> _Written exercise_: Continue the text below on fine-tuning a pre-trained PyTorch network, starting right after its last line of code.

> _Selection_:
= = = = =

When applying fine-tuning, we update the weights of the pre-trained neural network to better fit the new dataset  

Another technique, called *feature extraction* block the weights of the pre-trained layer, only training the output layer. If your datasets are very similar, you might get good result from this with a low training cost   

However, in practice it is often common the first the first layer and only train the last layers of the pre-trained neural network. A good intuition behind this, is that the first convolution layer learn very generic features while deeper ones learns more class specific features

Pytorch contains already pre-trained state of the art neural networks for you

In [2]:
pretrained_net = torchvision.models.resnet18(pretrained=True)

In [3]:
pretrained_net.fc

Linear(in_features=512, out_features=1000, bias=True)

In [4]:
'''
If you only want to train the head of the network
for param in pretrained_net.parameters():
    param.requires_grad = False
'''

'\nIf you only want to train the head of the network\nfor param in pretrained_net.parameters():\n    param.requires_grad = False\n'

ImageNet-1000 contains 1000 classes

In [5]:
bs = 32

transform_train = transforms.Compose([
    transforms.RandomCrop(32, padding=4),
    transforms.RandomHorizontalFlip(),
    transforms.ToTensor(),
    transforms.Normalize((0.4914, 0.4822, 0.4465), (0.2023, 0.1994, 0.2010)),
])

transform_test = transforms.Compose([
    transforms.ToTensor(),
    transforms.Normalize((0.4914, 0.4822, 0.4465), (0.2023, 0.1994, 0.2010)),
])


trainset = torchvision.datasets.CIFAR10(root='data', train=True, download=True, transform=transform_train)
trainloader = torch.utils.data.DataLoader(trainset, batch_size=bs, shuffle=True, num_workers=8)

testset = torchvision.datasets.CIFAR10(root='data', train=False, download=True, transform=transform_test)
testloader = torch.utils.data.DataLoader(testset, batch_size=bs*2, shuffle=False, num_workers=8)

= = = = =

> _Material_:
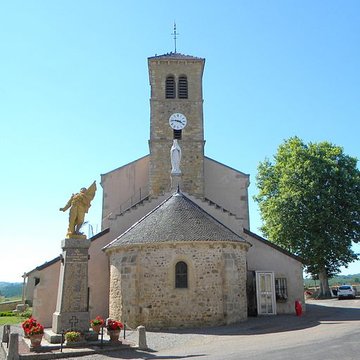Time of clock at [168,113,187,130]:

= = = = =

> _The output_:
Files already downloaded and verified
Files already downloaded and verified


We then simply swap the head with a `Linear` layer of the correct output shape that we initialize

In [6]:
pretrained_net.fc = nn.Linear(pretrained_net.fc.in_features, 10)
nn.init.xavier_normal_(pretrained_net.fc.weight)
nn.init.constant_(pretrained_net.fc.bias, 0);

If we have a GPU, we use it  
`DataParallel` allows to use multiple GPU in parallel if we have them

In [7]:
device = 'cuda' if torch.cuda.is_available() else 'cpu'
pretrained_net = pretrained_net.to(device)
if device == 'cuda':
    pretrained_net = torch.nn.DataParallel(net) # if multiple GPUs use them
criterion = nn.CrossEntropyLoss(label_smoothing=0.1)
optimizer = torch.optim.AdamW(pretrained_net.parameters(), lr=1e-4, weight_decay=0.0001)
scheduler = torch.optim.lr_scheduler.ReduceLROnPlateau(optimizer, 'min', patience=3, verbose=True, min_lr=1e-5, factor=0.5)

In [8]:
import wandb
wandb.init(project="pretraining-resnet18")
from tqdm.notebook import trange, tqdm

epochs = 10
for epoch in trange(epochs):
    accurate = 0
    total = 0
    losses = 0
    for X, y in tqdm(trainloader):
        y_pred = pretrained_net(X)
        loss = criterion(y_pred, y)
        score, predicted = torch.max(y_pred, 1)
        accurate += (y == predicted).sum().float()
        losses += loss.item()
        total += len(y)

        # zero the gradients before running
        # the backward pass.
        optimizer.zero_grad()

        # Backward pass to compute the gradient
        # of loss w.r.t our learnable params. 
        loss.backward()

        # Update params
        optimizer.step()
    
    wandb.log({
            'loss': losses / len(trainloader),
            'accuracy': accurate / total
    })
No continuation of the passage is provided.